The Honourable Poor 1924

The following article, which took a look at the impact of the poor law on the lives of those whom it was intended to help, appeared in The Western Times on Wednesday, 24th December 1924:-

THE HONOURABLE POOR

The Bishop of Exeter Makes New Suggestions

PLEA FOR REFORMS

In view of criticisms which have been levelled at the Bishop of Exeter, and the resolutions of protests by the Boards of Guardians in Devon and elsewhere, special interest attaches to his Lordship’s letter in the current “Diocesan Magazine,” in which he repeats his plea for reform of the Poor Law.

His Lordship says has visited a good many workhouses and has always found the inmates well treated, but poor people disliked the House because of their loss of freedom, their dislike of leaving their homes and the fear of humiliation associated in their minds with a Poor Law Institution.

An exterior view of the workhouse at Poplar.
Poplar Workhouse.

THE OLD MAN FROM THE HIGHLANDS

An old man, who had served in the Highland regiment and is in receipt of an old-age pension of ten shillings a week, asked why he did not prefer to go into the Exeter Poor Law Institution, replied:- “I worked hard to get a few things together, and I like to look at them in my old age.”

Why, asks the Bishop, should he be separated from his few old things?

No doubt the same spirit that made him hold out and endure on a few shillings a week made the Devon men stand firm to save England.

Why should we not admire, cultivate and reward that spirit?

MODIFY THE POOR LAW

The Bishop adds that he should like to see the Poor Law modified. Merit should be recognised by the State. Poor, honourable people should have some mark by which everyone should know that as they had served England well so England had valued their service.

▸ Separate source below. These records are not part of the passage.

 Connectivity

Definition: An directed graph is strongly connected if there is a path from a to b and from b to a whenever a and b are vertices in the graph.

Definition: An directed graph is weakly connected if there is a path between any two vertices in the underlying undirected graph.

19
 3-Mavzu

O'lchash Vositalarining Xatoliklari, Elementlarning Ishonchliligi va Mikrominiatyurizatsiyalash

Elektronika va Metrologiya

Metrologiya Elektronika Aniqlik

They should have a title and a uniform and might be called “the King’s Bedesmen.” They should be admitted at a Court presided over by the Mayor. They should live where they liked, and if they went into any institution they should only be asked to associate with men and women of like high character to themselves.

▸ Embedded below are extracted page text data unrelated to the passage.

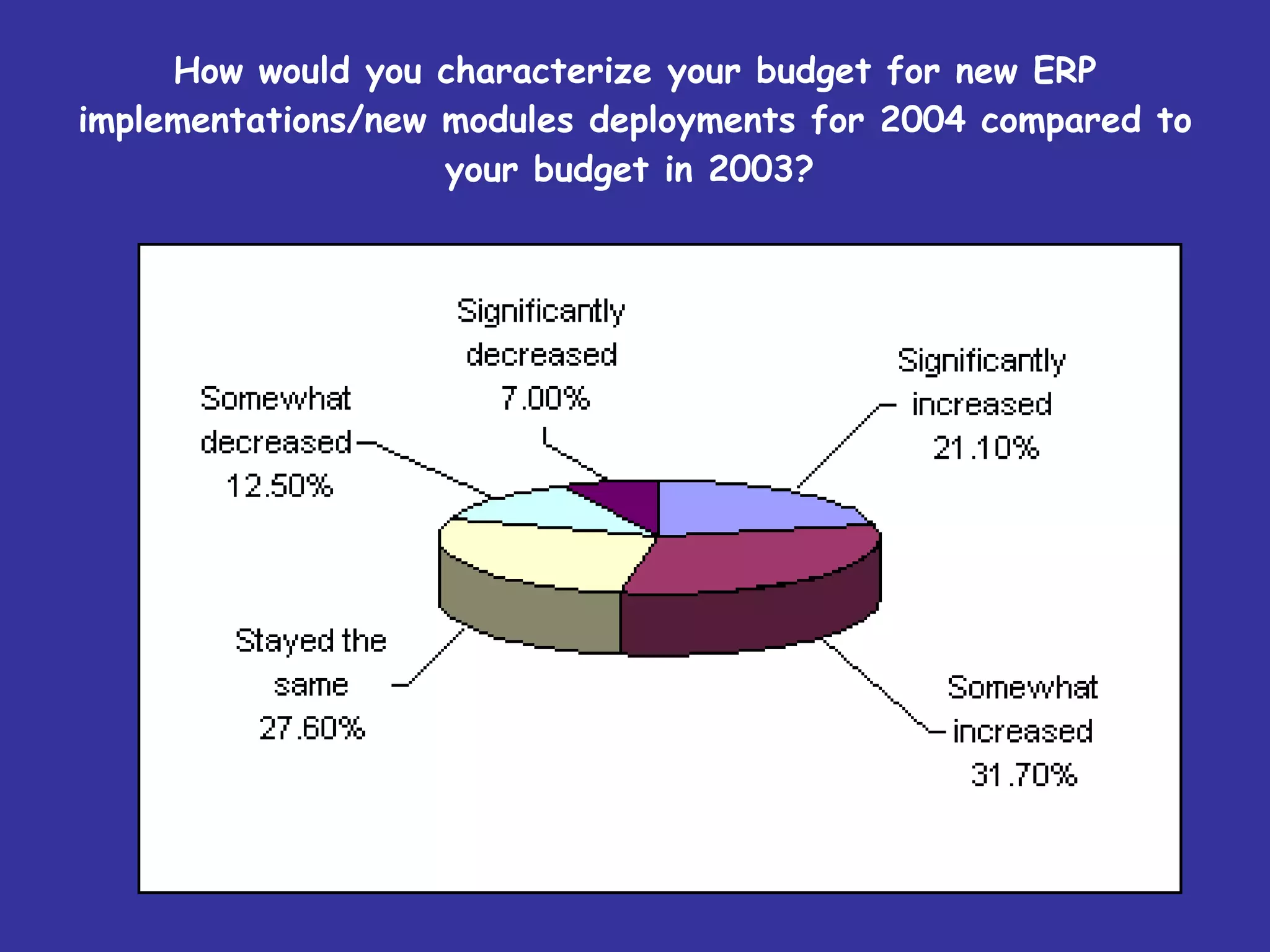 How would you characterize your budget for new ERP implementations/new modules deployments for 2004 compared to your budget in 2003?

Significantly decreased 7.00%

Significantly increased 21.10%

Somewhat decreased 12.50%

Stayed the same 27.60%

Somewhat increased 31.70%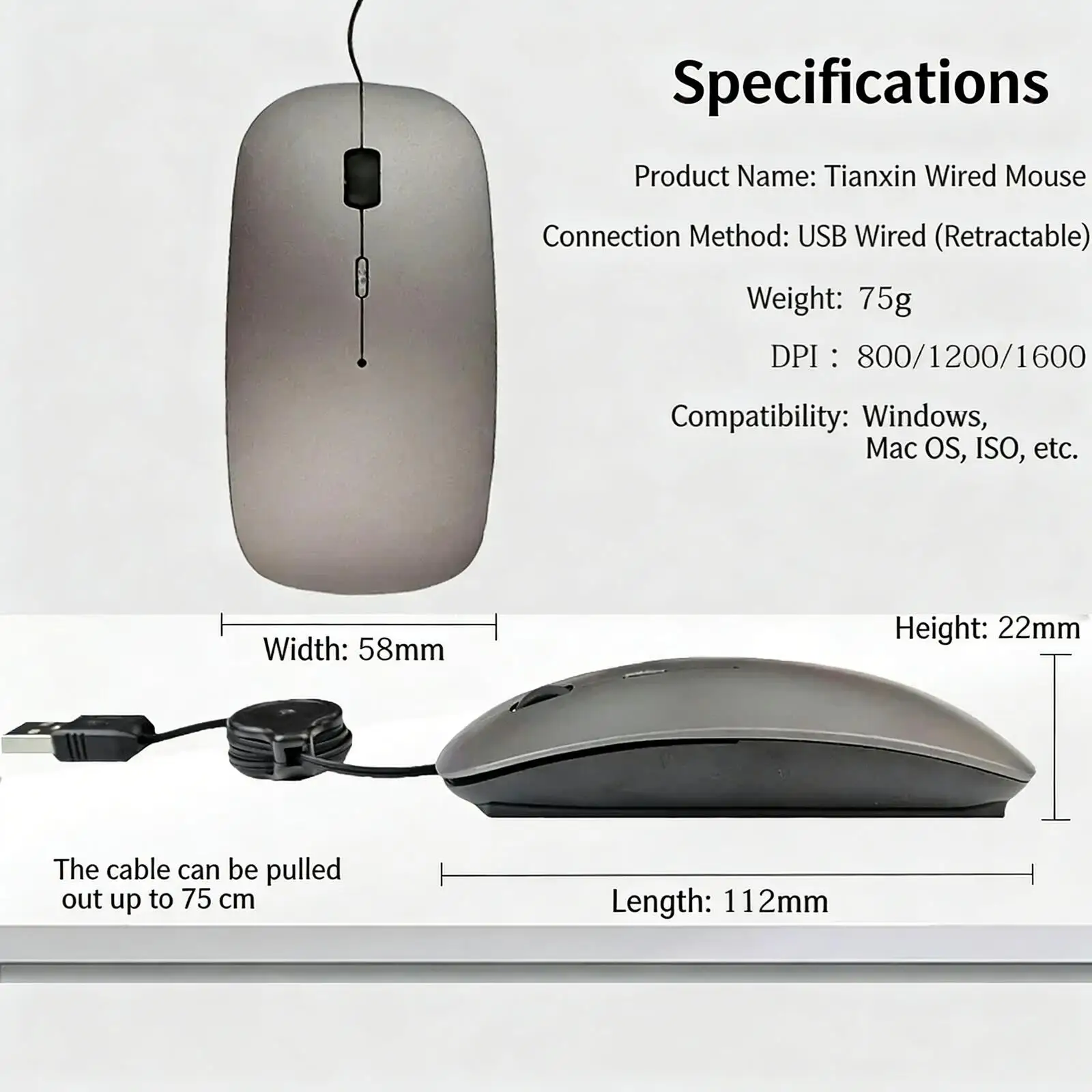 Specifications

Product Name: Tianxin Wired Mouse

Connection Method: USB Wired (Retractable)

Weight: 75g

DPI : 800/1200/1600

Compatibility: Windows, Mac OS, ISO, etc.

Width: 58mm

Height: 22mm

The cable can be pulled out up to 75 cm

Length: 112mm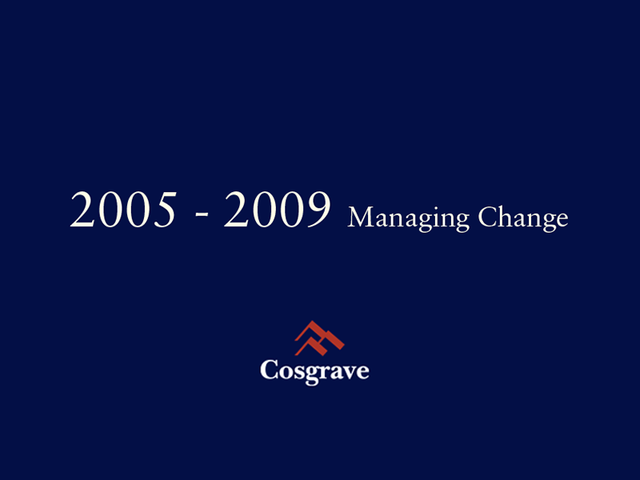 2005 - 2009 Managing Change

Cosgrave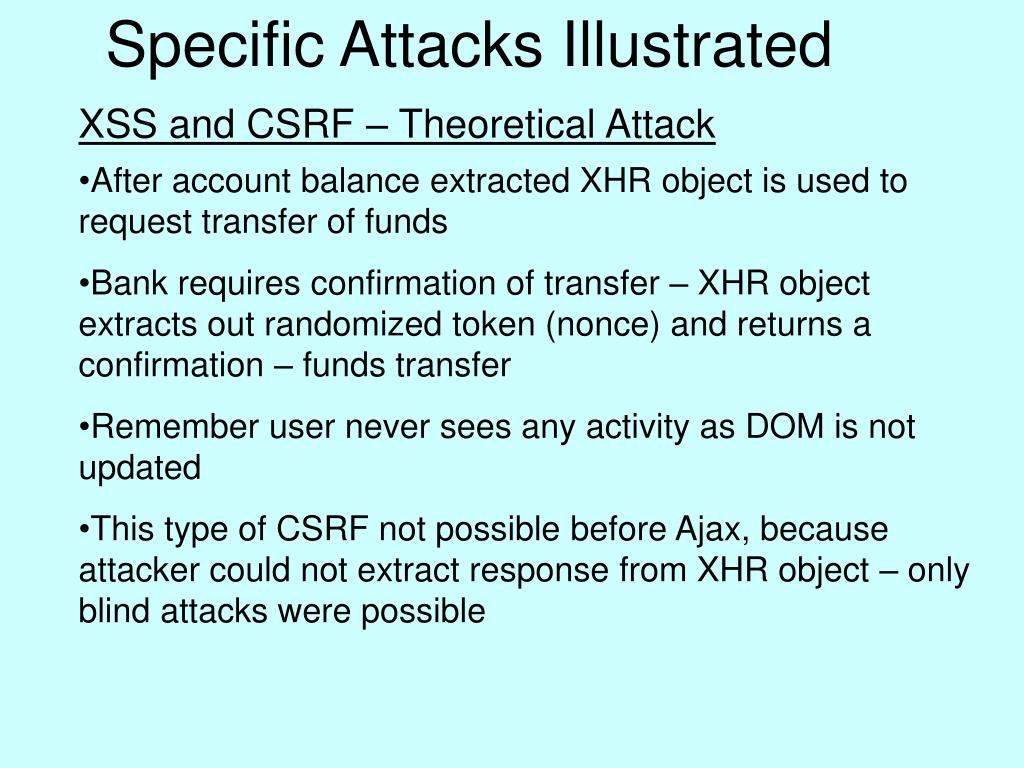 Specific Attacks Illustrated

XSS and CSRF – Theoretical Attack

•After account balance extracted XHR object is used to request transfer of funds

•Bank requires confirmation of transfer – XHR object extracts out randomized token (nonce) and returns a confirmation – funds transfer

•Remember user never sees any activity as DOM is not updated

•This type of CSRF not possible before Ajax, because attacker could not extract response from XHR object – only blind attacks were possible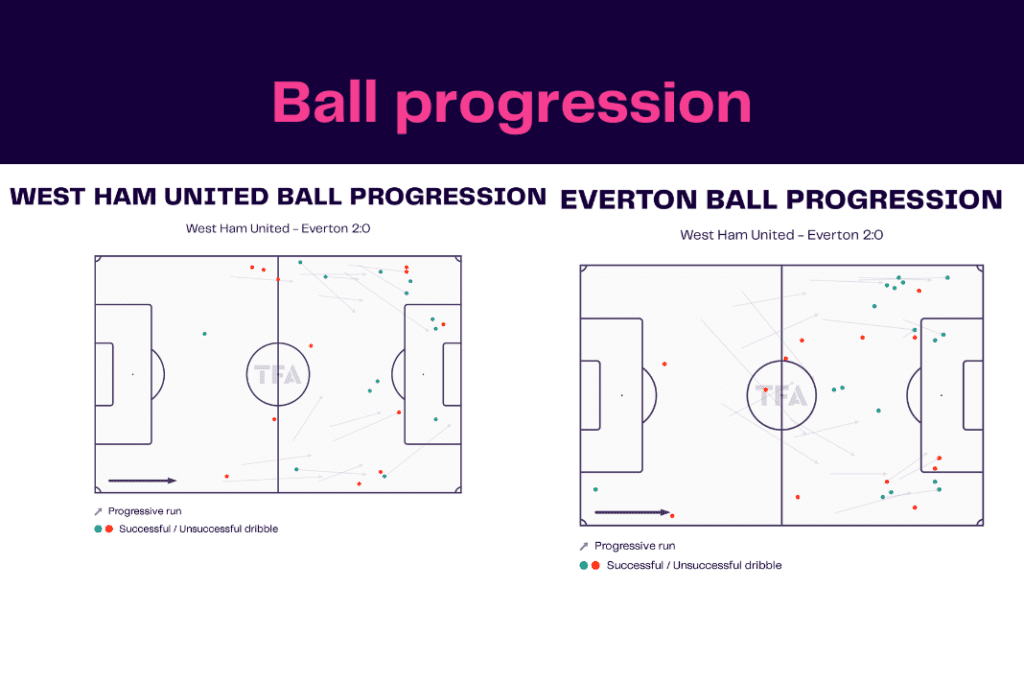 Ball progression

WEST HAM UNITED BALL PROGRESSION

West Ham United - Everton 2:0

TFA

Progressive run
Successful / Unsuccessful dribble

EVERTON BALL PROGRESSION

West Ham United - Everton 2:0

TFA

Progressive run
Successful / Unsuccessful dribble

Perhaps private people might be induced to give them privileges. In churches, they should have an honourable place. Scouts and members of Lads’ Brigades should be taught to salute them.

The name of the Workhouse Infirmary should be changed to Infirmary where all classes could receive treatment, the richer by paying for themselves, the poorer to be paid for out of the common purse.

THE PRESENT ARRANGEMENT

The Bishop points out the extravagance of the present arrangement of poor relief. Old age pensioners and military pensioners all under separate organisations.

Even if the system which he advocates costs more the Bishop says it is a false economy to tolerate a system which promotes discontent.

DISTRUST LEADS TO STRIKES

The difficulty, as much as our industrial world as in our political world, lies not so much in the fact that there is a difference of ideas in the various classes in which a community is divided, but in the distrust which makes strikes take place for little reason, and which makes men unwilling to do their best at their work for fear of benefiting the master whom they distrust.

What makes the political aspect always one of uncertainty is that every man who invests his money must consider tho possible risk of spoliation or even revolution.

HIS REPRESENTATIVES ON EARTH

All these things hang like some dead weight on a country’s activity.

Re-establish a feeling of friendliness, show that there is a spirit of reasonable consideration, and if you spend money you save it; but, above all, convince the many hundreds who stand outside the Church of the real sincerity of our Christian principles by showing due care for those whom Our Lord and Saviour declared were His representatives upon earth, the honourable poor.